**Action item**.
Reproduce each line of the material below word for word, and leave the pictures out of your answer.

--- Supplied entries Enclosed Below ---

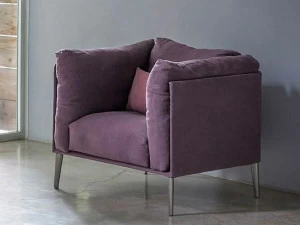 Novamobili Мягкое кресло с подлокотниками Kubì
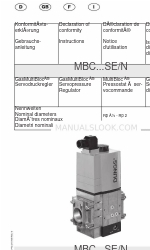 Dungs GasMultiBloc MBC SE/N Series 사용 설명서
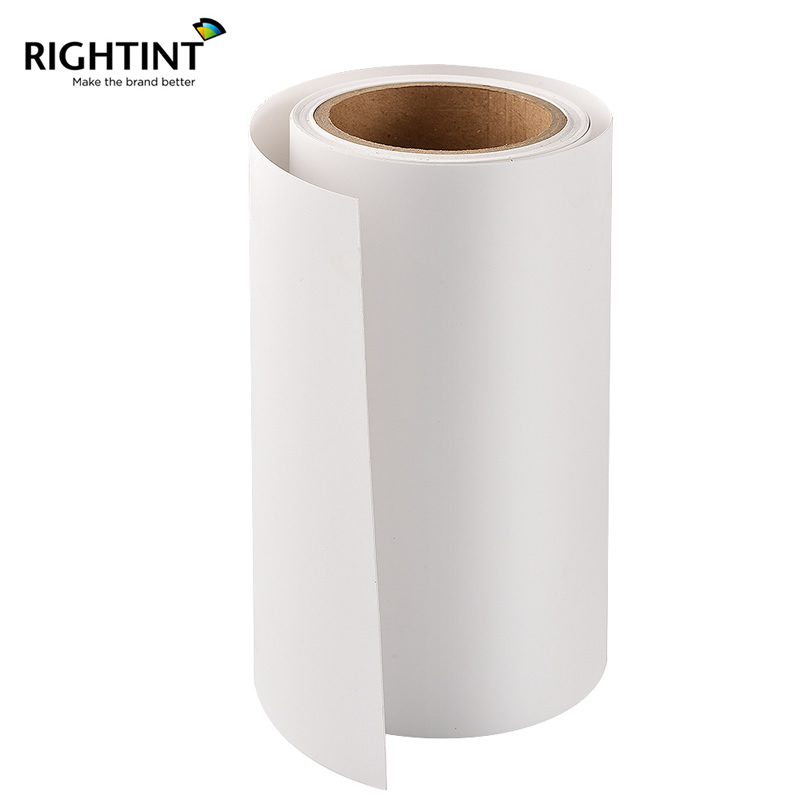 Self Adhesive 90mic Inkjet Matte White Fragile Paper  Acrylic adhesive  80gsm white glassine liner
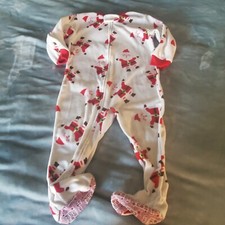 Carter's Unisex Size 18-month 1-piece Footed Fleece Santa Pajamas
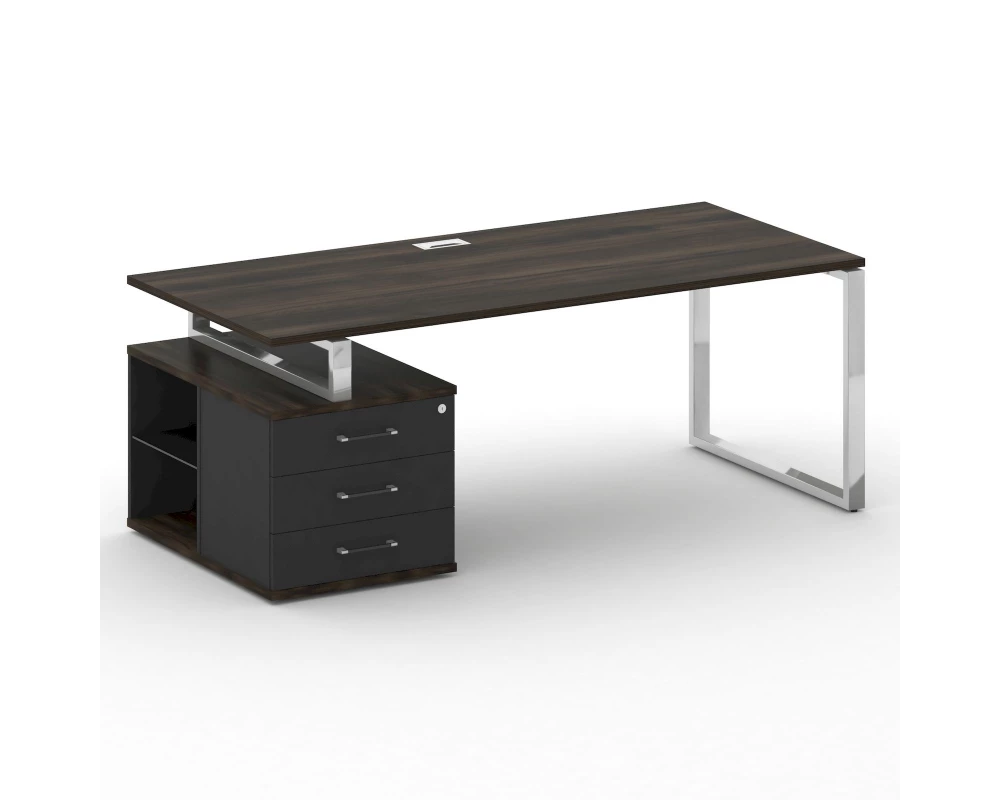 Стол для руководителя с опорной тумбой , левый 200 Шифт / Shift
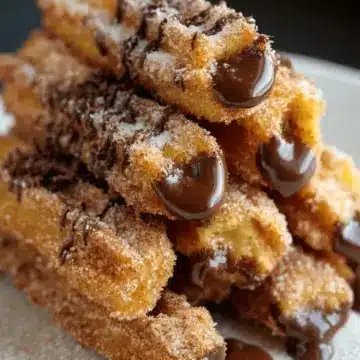 Nutella Stuffed Churros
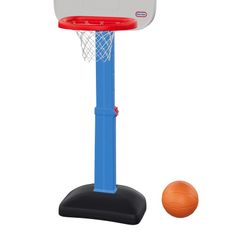Little Tikes TotSports Easy Score Toy Basketball Hoop, Ball, Adjustable, Indoor Outdoor Backyard Play Set, Kids Girls Boys, 18 Months to 5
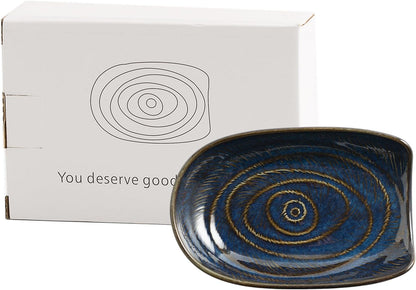 Ceramic Spoon Rest, 5" Utensil Holder for Stove Top & Counter | Compact design fits spoons, spatulas, ladles, tongs, and coffee stirrers while saving counter and drawer space
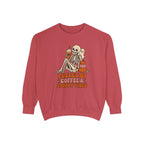 Fueled by Coffee & Spooky Vibes Sweatshirt – Crimson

--- End of Enclosed Supplied entries ---

**Response to the task**.
 Novamobili Мягкое кресло с подлокотниками Kubì
 Dungs GasMultiBloc MBC SE/N Series 사용 설명서
 Self Adhesive 90mic Inkjet Matte White Fragile Paper  Acrylic adhesive  80gsm white glassine liner
 Carter's Unisex Size 18-month 1-piece Footed Fleece Santa Pajamas
 Стол для руководителя с опорной тумбой , левый 200 Шифт / Shift
 Nutella Stuffed Churros
Little Tikes TotSports Easy Score Toy Basketball Hoop, Ball, Adjustable, Indoor Outdoor Backyard Play Set, Kids Girls Boys, 18 Months to 5
 Ceramic Spoon Rest, 5" Utensil Holder for Stove Top & Counter | Compact design fits spoons, spatulas, ladles, tongs, and coffee stirrers while saving counter and drawer space
 Fueled by Coffee & Spooky Vibes Sweatshirt – Crimson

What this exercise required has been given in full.